The Poisson is a good model when the following assumptions are true:

• The number of times an event occurs in an interval takes values \(0,1,2,\dots\).

• Events occur independently.

• The probability that an event occurs is constant per unit of time.

• The average rate at which events occur is constant.

• Events cannot occur at the same time.

When these assumptions are valid, we can write:

\[ X\sim \operatorname{Poisson}(\lambda), \]

where \(\lambda>0\) is the rate with each the events occur. You read this as:

The random variable \(X\) follows a Poisson distribution with rate parameter \(\lambda\).

The PMF of the Poisson is:

\[ p(X=k) = \frac{\lambda^ke^{-\lambda}}{k!}. \]

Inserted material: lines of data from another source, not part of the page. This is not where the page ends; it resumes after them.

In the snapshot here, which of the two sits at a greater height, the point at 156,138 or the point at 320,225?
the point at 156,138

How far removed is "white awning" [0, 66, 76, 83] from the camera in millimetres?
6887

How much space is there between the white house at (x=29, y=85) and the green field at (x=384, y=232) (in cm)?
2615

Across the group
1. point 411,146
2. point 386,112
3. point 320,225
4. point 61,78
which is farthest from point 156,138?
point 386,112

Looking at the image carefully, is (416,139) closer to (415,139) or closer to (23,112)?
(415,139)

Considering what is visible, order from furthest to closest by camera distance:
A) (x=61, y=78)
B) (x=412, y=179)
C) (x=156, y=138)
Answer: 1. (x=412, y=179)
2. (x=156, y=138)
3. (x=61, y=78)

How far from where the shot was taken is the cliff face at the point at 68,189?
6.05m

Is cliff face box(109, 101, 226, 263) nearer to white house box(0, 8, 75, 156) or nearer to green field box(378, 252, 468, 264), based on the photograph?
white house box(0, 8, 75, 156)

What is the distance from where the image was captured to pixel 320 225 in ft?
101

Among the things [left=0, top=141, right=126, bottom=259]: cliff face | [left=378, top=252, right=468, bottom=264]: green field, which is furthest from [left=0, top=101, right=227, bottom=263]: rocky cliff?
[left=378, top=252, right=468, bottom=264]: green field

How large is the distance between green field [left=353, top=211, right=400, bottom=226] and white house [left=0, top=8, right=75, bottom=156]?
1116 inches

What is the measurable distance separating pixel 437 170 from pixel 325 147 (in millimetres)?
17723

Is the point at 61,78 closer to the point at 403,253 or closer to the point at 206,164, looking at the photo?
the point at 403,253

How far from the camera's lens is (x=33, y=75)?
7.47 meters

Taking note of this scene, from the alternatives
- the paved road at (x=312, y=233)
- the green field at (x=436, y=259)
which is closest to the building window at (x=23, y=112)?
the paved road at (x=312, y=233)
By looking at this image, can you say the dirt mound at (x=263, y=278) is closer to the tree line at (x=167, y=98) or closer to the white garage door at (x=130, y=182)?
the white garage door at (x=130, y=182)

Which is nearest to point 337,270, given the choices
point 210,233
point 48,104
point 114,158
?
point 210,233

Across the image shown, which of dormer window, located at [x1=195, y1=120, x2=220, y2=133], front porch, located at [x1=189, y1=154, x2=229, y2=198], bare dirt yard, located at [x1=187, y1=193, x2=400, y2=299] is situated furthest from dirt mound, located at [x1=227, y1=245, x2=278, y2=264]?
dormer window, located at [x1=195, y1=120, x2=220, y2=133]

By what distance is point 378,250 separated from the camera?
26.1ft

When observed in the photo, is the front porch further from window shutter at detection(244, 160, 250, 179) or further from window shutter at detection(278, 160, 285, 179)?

Let’s look at a specific example. Historical data show that at a given region a major earthquake occurs once every 100 years on average. What is the probability that \(k\) such earthquakes will occur within the next 100 years. Let \(X\) be the random variable corresponding to the number of earthquakes over the next 100 years. Assuming the Poisson model is valid, the rate parameter is \(\lambda = 1\) and we have:

\[ X\sim \operatorname{Poisson}(1). \]

Here is a Poisson random variable:

Show code cell source Hide code cell source

MAKE_BOOK_FIGURES=False

import matplotlib as mpl
import matplotlib.pyplot as plt
%matplotlib inline
import matplotlib_inline
matplotlib_inline.backend_inline.set_matplotlib_formats('svg')
import seaborn as sns
sns.set_context("paper")
sns.set_style("ticks")

def set_book_style():
    plt.style.use('seaborn-v0_8-white') 
    sns.set_style("ticks")
    sns.set_palette("deep")

    mpl.rcParams.update({
        # Font settings
        'font.family': 'serif',  # For academic publishing
        'font.size': 8,  # As requested, 10pt font
        'axes.labelsize': 8,
        'axes.titlesize': 8,
        'xtick.labelsize': 7,  # Slightly smaller for better readability
        'ytick.labelsize': 7,
        'legend.fontsize': 7,
        
        # Line and marker settings for consistency
        'axes.linewidth': 0.5,
        'grid.linewidth': 0.5,
        'lines.linewidth': 1.0,
        'lines.markersize': 4,
        
        # Layout to prevent clipped labels
        'figure.constrained_layout.use': True,
        
        # Default DPI (will override when saving)
        'figure.dpi': 600,
        'savefig.dpi': 600,
        
        # Despine - remove top and right spines
        'axes.spines.top': False,
        'axes.spines.right': False,
        
        # Remove legend frame
        'legend.frameon': False,
        
        # Additional trim settings
        'figure.autolayout': True,  # Alternative to constrained_layout
        'savefig.bbox': 'tight',    # Trim when saving
        'savefig.pad_inches': 0.1   # Small padding to ensure nothing gets cut off
    })

def save_for_book(fig, filename, is_vector=True, **kwargs):
    """
    Save a figure with book-optimized settings.
    
    Parameters:
    -----------
    fig : matplotlib figure
        The figure to save
    filename : str
        Filename without extension
    is_vector : bool
        If True, saves as vector at 1000 dpi. If False, saves as raster at 600 dpi.
    **kwargs : dict
        Additional kwargs to pass to savefig
    """    
    # Set appropriate DPI and format based on figure type
    if is_vector:
        dpi = 1000
        ext = '.pdf'
    else:
        dpi = 600
        ext = '.tif'
    
    # Save the figure with book settings
    fig.savefig(f"{filename}{ext}", dpi=dpi, **kwargs)


def make_full_width_fig():
    return plt.subplots(figsize=(4.7, 2.9), constrained_layout=True)

def make_half_width_fig():
    return plt.subplots(figsize=(2.35, 1.45), constrained_layout=True)

if MAKE_BOOK_FIGURES:
    set_book_style()
make_full_width_fig = make_full_width_fig if MAKE_BOOK_FIGURES else lambda: plt.subplots()
make_half_width_fig = make_half_width_fig if MAKE_BOOK_FIGURES else lambda: plt.subplots()

import numpy as np
import scipy.stats as st

X = st.poisson(1.0)

And some samples from it:

X.rvs(10)

array([1, 0, 0, 1, 1, 1, 1, 3, 2, 0])

Let’s plot the PMF:

ks = range(6)
fig, ax = make_full_width_fig()
ax.vlines(ks, 0, X.pmf(ks))
ax.set_xlabel('Number of major earthquakes in next 100 years')
ax.set_ylabel('Probability of occurance')
save_for_book(fig, 'ch9.fig4')

You will investigate the Poisson distribution more in {ref}`lecture09:homework

Questions

• How would the rate parameter \(\lambda\) change if the rate with each major earthquakes occured in the past was 2 every 100 years? Plot the pmf of the new Poisson random variable. You may have to add more points in the x-axis.